### WORK REQUEST
What is needed here is an exact copy of every record below.

### LISTED RECORDS
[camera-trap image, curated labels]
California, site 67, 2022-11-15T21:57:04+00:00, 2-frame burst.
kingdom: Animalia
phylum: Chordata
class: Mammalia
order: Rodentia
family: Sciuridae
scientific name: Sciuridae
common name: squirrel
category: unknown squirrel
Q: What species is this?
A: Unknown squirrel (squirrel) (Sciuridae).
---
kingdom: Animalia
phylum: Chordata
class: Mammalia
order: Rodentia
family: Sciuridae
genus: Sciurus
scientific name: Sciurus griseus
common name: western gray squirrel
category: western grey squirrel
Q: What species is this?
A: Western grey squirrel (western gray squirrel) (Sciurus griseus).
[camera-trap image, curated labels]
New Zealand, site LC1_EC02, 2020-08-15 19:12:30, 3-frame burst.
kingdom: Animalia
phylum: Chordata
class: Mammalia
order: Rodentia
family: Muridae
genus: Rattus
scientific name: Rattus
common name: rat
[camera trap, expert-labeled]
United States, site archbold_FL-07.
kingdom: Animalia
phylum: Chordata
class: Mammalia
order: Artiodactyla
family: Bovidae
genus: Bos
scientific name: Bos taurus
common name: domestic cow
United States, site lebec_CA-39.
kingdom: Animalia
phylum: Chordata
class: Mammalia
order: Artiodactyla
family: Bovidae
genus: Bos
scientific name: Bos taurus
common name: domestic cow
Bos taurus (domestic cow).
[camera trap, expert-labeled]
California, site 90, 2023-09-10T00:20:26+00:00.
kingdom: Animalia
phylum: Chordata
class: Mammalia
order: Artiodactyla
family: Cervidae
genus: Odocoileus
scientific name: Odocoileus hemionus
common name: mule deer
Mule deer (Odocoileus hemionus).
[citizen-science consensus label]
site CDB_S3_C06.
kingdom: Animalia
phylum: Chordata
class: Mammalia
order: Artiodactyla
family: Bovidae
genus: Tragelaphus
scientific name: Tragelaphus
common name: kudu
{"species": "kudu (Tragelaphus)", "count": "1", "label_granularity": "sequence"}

### SOLUTION TO THIS EXERCISE
[camera-trap image, curated labels]
California, site 67, 2022-11-15T21:57:04+00:00, 2-frame burst.
kingdom: Animalia
phylum: Chordata
class: Mammalia
order: Rodentia
family: Sciuridae
scientific name: Sciuridae
common name: squirrel
category: unknown squirrel
Q: What species is this?
A: Unknown squirrel (squirrel) (Sciuridae).
---
kingdom: Animalia
phylum: Chordata
class: Mammalia
order: Rodentia
family: Sciuridae
genus: Sciurus
scientific name: Sciurus griseus
common name: western gray squirrel
category: western grey squirrel
Q: What species is this?
A: Western grey squirrel (western gray squirrel) (Sciurus griseus).
[camera-trap image, curated labels]
New Zealand, site LC1_EC02, 2020-08-15 19:12:30, 3-frame burst.
kingdom: Animalia
phylum: Chordata
class: Mammalia
order: Rodentia
family: Muridae
genus: Rattus
scientific name: Rattus
common name: rat
[camera trap, expert-labeled]
United States, site archbold_FL-07.
kingdom: Animalia
phylum: Chordata
class: Mammalia
order: Artiodactyla
family: Bovidae
genus: Bos
scientific name: Bos taurus
common name: domestic cow
United States, site lebec_CA-39.
kingdom: Animalia
phylum: Chordata
class: Mammalia
order: Artiodactyla
family: Bovidae
genus: Bos
scientific name: Bos taurus
common name: domestic cow
Bos taurus (domestic cow).
[camera trap, expert-labeled]
California, site 90, 2023-09-10T00:20:26+00:00.
kingdom: Animalia
phylum: Chordata
class: Mammalia
order: Artiodactyla
family: Cervidae
genus: Odocoileus
scientific name: Odocoileus hemionus
common name: mule deer
Mule deer (Odocoileus hemionus).
[citizen-science consensus label]
site CDB_S3_C06.
kingdom: Animalia
phylum: Chordata
class: Mammalia
order: Artiodactyla
family: Bovidae
genus: Tragelaphus
scientific name: Tragelaphus
common name: kudu
{"species": "kudu (Tragelaphus)", "count": "1", "label_granularity": "sequence"}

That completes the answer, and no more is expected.